Thread: BUG #4509: array_cat's null behaviour is inconsistent
The following bug has been logged online: Bug reference: 4509 Logged by: Kevin Field Email address: kev@brantaero.com PostgreSQL version: 8.3.4 Operating system: Windows Server 2003 SP2 Description: array_cat's null behaviour is inconsistent Details: Section 9.2 in the docs say, 'The ordinary comparison operators yield null (signifying "unknown") when either input is null.' This applies to other operators too. For example, the result of tacking an unknown value onto a known one is unknown, because you don't know what exactly you just tacked on. So select null::text || 'hello'; ...returns NULL, which makes sense. But then this select array_cat(null::integer[], '{3}'::integer[]); ...doesn't return NULL, which it should, for consistency.

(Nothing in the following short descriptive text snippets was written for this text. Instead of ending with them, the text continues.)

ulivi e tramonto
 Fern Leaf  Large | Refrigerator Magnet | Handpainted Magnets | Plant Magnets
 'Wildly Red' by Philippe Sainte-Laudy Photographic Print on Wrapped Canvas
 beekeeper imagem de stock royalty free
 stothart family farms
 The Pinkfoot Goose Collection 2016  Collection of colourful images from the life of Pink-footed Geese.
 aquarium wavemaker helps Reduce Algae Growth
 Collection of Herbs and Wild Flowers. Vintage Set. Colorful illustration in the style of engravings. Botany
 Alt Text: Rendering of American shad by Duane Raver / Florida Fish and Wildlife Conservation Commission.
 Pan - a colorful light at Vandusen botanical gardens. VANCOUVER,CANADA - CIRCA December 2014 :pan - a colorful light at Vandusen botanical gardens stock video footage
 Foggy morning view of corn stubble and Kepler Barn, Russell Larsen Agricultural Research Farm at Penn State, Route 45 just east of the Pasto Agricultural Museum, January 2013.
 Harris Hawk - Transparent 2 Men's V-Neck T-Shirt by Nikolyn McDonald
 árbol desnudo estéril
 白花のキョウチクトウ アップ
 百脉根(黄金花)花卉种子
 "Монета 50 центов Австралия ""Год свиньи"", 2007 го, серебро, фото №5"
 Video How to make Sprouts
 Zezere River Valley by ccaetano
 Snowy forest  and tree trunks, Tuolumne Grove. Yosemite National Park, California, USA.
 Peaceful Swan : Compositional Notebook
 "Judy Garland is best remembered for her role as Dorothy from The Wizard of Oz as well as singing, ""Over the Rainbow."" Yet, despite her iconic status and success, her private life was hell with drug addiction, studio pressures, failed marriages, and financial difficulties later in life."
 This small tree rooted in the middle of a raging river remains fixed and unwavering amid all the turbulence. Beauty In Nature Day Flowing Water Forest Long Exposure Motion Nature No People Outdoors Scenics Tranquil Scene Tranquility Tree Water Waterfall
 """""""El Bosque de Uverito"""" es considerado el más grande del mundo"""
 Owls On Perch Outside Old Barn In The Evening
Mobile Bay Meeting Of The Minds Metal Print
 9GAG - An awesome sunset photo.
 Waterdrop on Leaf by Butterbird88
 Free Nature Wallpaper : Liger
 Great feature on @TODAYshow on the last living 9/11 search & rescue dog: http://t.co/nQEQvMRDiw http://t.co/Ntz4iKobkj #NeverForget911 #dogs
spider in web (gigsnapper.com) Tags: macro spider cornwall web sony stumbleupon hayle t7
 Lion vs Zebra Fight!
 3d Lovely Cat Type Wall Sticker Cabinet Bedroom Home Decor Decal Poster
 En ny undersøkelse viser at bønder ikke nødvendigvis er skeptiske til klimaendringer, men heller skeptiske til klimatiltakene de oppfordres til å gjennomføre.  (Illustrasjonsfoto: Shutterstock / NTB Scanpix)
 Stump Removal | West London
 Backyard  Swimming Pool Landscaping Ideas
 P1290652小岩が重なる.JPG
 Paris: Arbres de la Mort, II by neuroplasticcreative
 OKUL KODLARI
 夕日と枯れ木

Kev
Kevin Field wrote: > Section 9.2 in the docs say, 'The ordinary comparison operators yield null > (signifying "unknown") when either input is null.' This applies to other > operators too. For example, the result of tacking an unknown value onto a > known one is unknown, because you don't know what exactly you just tacked > on. So > > select null::text || 'hello'; > > ...returns NULL, which makes sense. But then this > > select array_cat(null::integer[], '{3}'::integer[]); > > ...doesn't return NULL, which it should, for consistency. Doesn't make sense to me either. I found that this was changed between 8.1 (where it returns null) and 8.2, but I find nothing in the respective release notes or commit messages about this change. Tom?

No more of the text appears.